Document extract START

Pub Date: July 1st, 2018
Publisher: Flying Solo Press, LLC

In this middle-grade novel, a young girl embarks on a mission with new friends to save and share her late mother’s unpublished manuscripts.

Twelve-year-old Ellie Kerr has just moved back to the United States after living in Paris for four years, and she has a mission. Her mom, who recently succumbed to ovarian cancer, left behind an unpublished series of stories about “kids who travel and save the world,” along with a pile of publishers’ rejection letters. Ellie is determined to get them published, but she can’t access the manuscripts from Mom’s computer. Oddly, her mother secretly changed the password before she died, and the security protocol protecting it will destroy all of the computer’s data after too many consecutive wrong guesses. Even dad’s intelligence agency-trained, computer-whiz assistant can’t hack the system. Ellie, with the help of her new friends from school, aims to find the answer to the mystery. It turns out to be proof of her mother’s deep love and respect for her—and a reminder that inclusiveness and kindness can always defeat fear. Aertker (Priceless, 2016, etc.) threads this message fairly evenly throughout the narrative, although his characterization of Ellie’s xenophobic school principal is too heavy-handed to make a later about-face credible. Also, the novel’s heroic depiction of a real-life publisher strikes a promotional tone. However, the book’s first half, in which Ellie relives her time in Paris, will have a powerful impact on readers. As Ellie’s happiness at home and at her multicultural school fades with her mother’s illness, Aertker doesn’t sugarcoat Ellie’s perspective. The physical and emotional toll on Mom, and Ellie’s emotional ups and downs as she experiences shock, denial, hope, anger, and grief, have a poignant authenticity. The author also offers other sympathetic characters, including Munda, a cook and aspiring medical student from the West Indies, and Ellie’s father’s driver, Antoine, a cello-playing jazz musician.

A frank, moving observation of a young daughter remembering her mother with purpose and strength.

Document extract END
Data extract START

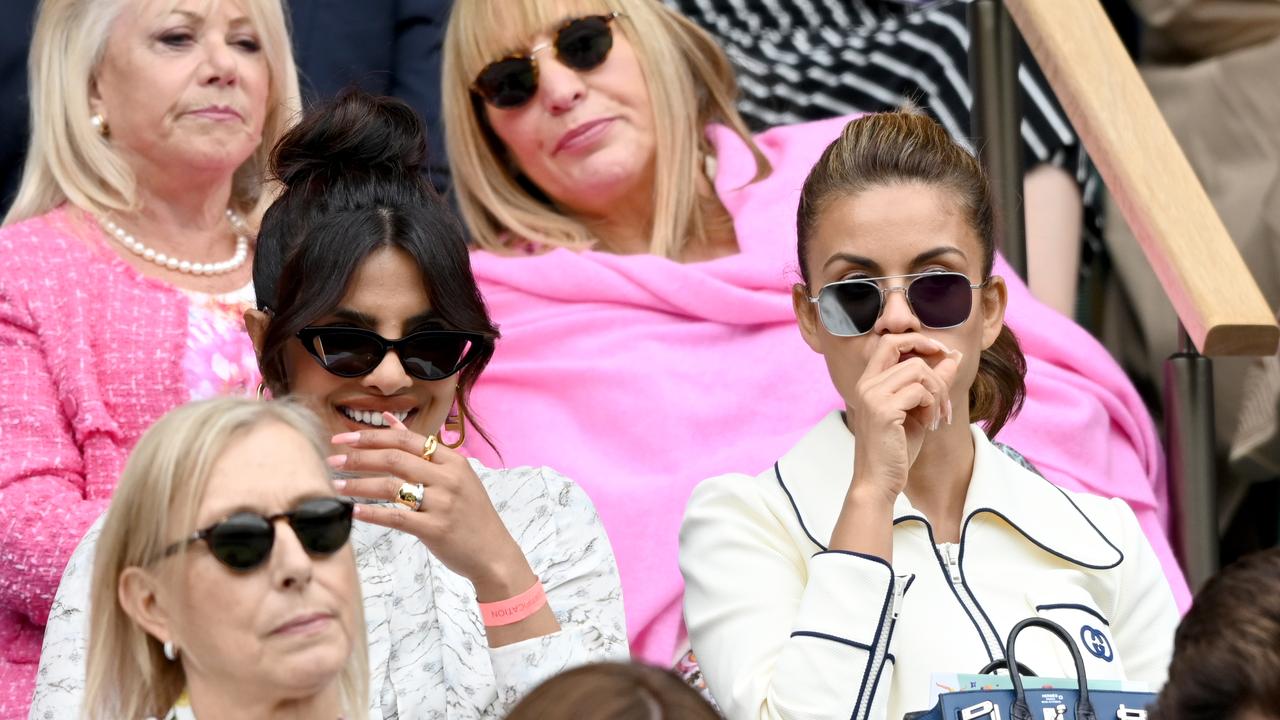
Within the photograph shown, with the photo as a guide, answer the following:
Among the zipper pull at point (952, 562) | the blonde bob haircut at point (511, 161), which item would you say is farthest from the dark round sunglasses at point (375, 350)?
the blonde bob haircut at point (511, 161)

Data extract END
Data extract START

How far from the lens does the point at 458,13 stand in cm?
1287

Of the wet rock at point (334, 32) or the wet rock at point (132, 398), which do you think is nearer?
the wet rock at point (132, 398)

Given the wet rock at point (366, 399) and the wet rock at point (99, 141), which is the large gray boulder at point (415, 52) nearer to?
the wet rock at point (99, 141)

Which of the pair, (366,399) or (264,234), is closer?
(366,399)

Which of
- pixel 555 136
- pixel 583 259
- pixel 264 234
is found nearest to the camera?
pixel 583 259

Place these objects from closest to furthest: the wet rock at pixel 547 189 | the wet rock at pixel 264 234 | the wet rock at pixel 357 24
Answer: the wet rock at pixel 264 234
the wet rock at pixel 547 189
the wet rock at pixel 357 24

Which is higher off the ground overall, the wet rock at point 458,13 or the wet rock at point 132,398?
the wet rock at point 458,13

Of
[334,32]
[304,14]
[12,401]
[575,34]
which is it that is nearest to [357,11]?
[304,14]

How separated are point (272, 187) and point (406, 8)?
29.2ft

Data extract END

Exercise objective:
Write out everything in the novel review above from "Pub Date: July" down to "mother’s unpublished manuscripts.", word for word.

Result of this exercise:
Pub Date: July 1st, 2018
Publisher: Flying Solo Press, LLC

In this middle-grade novel, a young girl embarks on a mission with new friends to save and share her late mother’s unpublished manuscripts.